While bariatric surgery has long been associated with reducing cardiovascular disease and death in patients with obesity, the research team set out to explore whether the same held true for patients with NAFLD. Their study was published in the Journal of the American Medical Association Network Open.
“NAFLD is one of the most common causes of liver disease in the United States,” said Singh, associate professor and director of bariatric endoscopy in the WVU School of Medicine. “The global prevalence of NAFLD has reached 25% and is projected to be more than 33% by 2030. NAFLD is closely associated with obesity and metabolic syndrome, and it can lead to various complications, such as liver cirrhosis, cancer and cardiovascular diseases.
“Our study provides critical data about the impact of bariatric surgery on patients with NAFLD and supports its use as a therapeutic modality to improve clinical outcomes.”
As the name implies, NAFLD is a buildup of fat in the liver not related to heavy alcohol use. While the cause is unknown, researchers say it is more common in people who are obese, have type 2 diabetes, high blood pressure or high levels of fats such as cholesterol and triglycerides in their blood. People who are middle age or older are at a higher risk, although children can get the disease.
Currently, no specific medications are approved to treat NAFLD, and lifestyle changes aimed at weight loss remain the main treatment. Singh’s new research points to bariatric procedures as a viable option.
“Obesity is a significant risk factor for cardiovascular disease, one of the leading worldwide mortality causes,” Singh said. “Bariatric surgery is an effective weight-loss intervention in patients with obesity.”
Different types of the minimally invasive procedure are in practice, all which modify the stomach and intestines so the patient has an increased feeling of fullness and therefore takes in less food.
The study included patients who received either Roux-en-Y gastric bypass or sleeve gastrectomy. Patients with a history of gastric banding and other less common bariatric procedures were excluded. Roux-en-Y, referred to as gastric bypass, is the most common procedure and involves dividing the stomach in two — a smaller, egg-sized portion to store food and a larger portion that is bypassed and no longer stores or digests food. The small intestine is also divided and connected to each new portion of the stomach. In sleeve gastrectomy, approximately 80% of the stomach is removed reducing the amount of food, liquid and calories that are consumed.

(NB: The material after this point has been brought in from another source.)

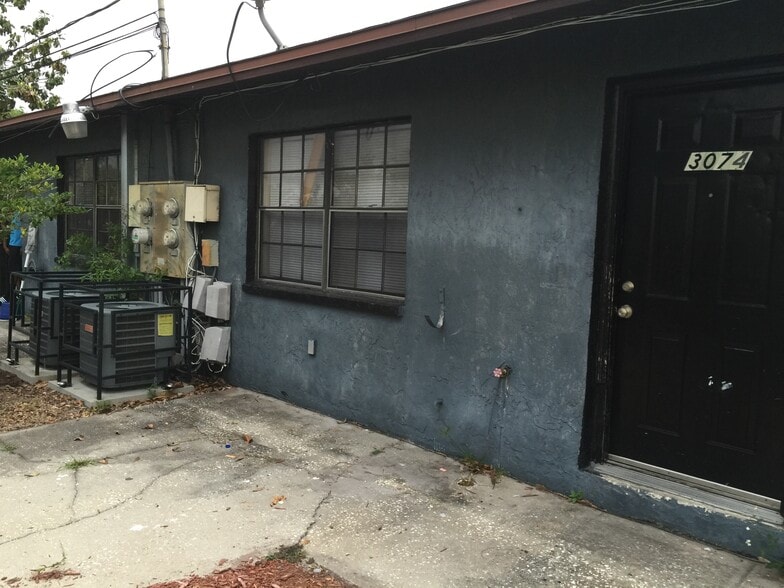 Building Photo - 3074 St Paul Dr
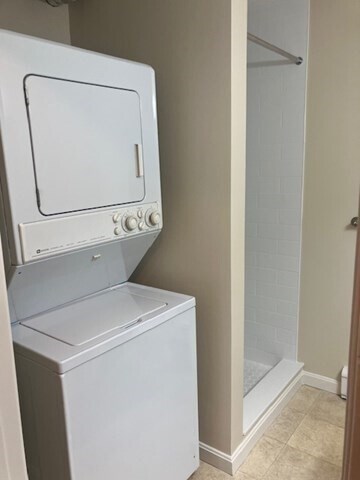 Building Photo - 304 Manor Ter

The study group included 9,374 adult patients with NAFLD and obesity, classified as having a body mass index of 35 or greater. The patients were divided into two groups of 4,687 each — those who underwent bariatric surgery and the nonsurgical control group. Patients in the surgical group were matched with those in the control group according to age, demographics, medication and comorbidities — having two or more chronic or long-term conditions simultaneously.

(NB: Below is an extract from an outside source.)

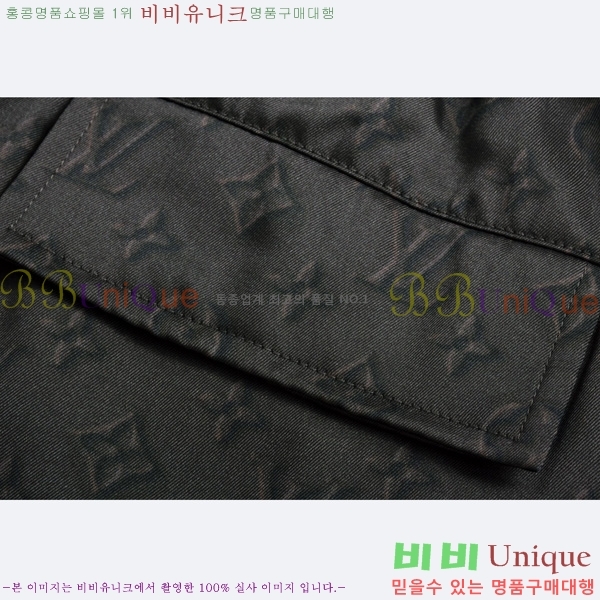  ̺ ݹ LV3193816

“We then studied the risk of major cardiovascular events such as heart failure, myocardial infarction, stroke or need for cardiac surgeries and death in both groups,” Singh said.

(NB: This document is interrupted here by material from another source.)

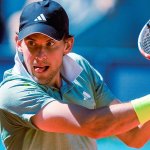 Thiem meistert Quali-Auftakthürde in Roland Garros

The study found that bariatric surgery was associated with significantly lower risks of major adverse cardiovascular events and death. Specifically, patients in the surgical group had lower risks of new onset heart failure, adverse cardiovascular events, stroke and treatment for blockages in the coronary artery compared with the non-surgical group. These outcomes were consistent at follow-up durations of one, three, five and seven years.
WVU researchers on the team included Arunkumar Krishnan, Dr. Yousaf Hadi and Dr. Shyam Thakkar, Section of Gastroenterology and Hepatology; Wei Fang, West Virginia Clinical and Translational Science Institute; Dr. Salim Abunnaja and Dr. Lawrence E. Tabone, WVU Medicine Medical and Surgical Weight Loss Center and Department of Surgery; and Dr. Nova Szoka, WVCTSI.
“The multifaceted nature of NAFLD with varying coexisting complications makes its treatment complex,” Singh said. “We hope that our study findings will lead to increased awareness of the benefits of bariatric surgery and its role in the management of patients with NAFLD and obesity.”
WVCTSI is funded by an IDeA Clinical and Translational grant from the National Institute of General Medical Sciences (U54GM104942) to support the mission of building clinical and translational research infrastructure and capacity to impact health disparities in West Virginia.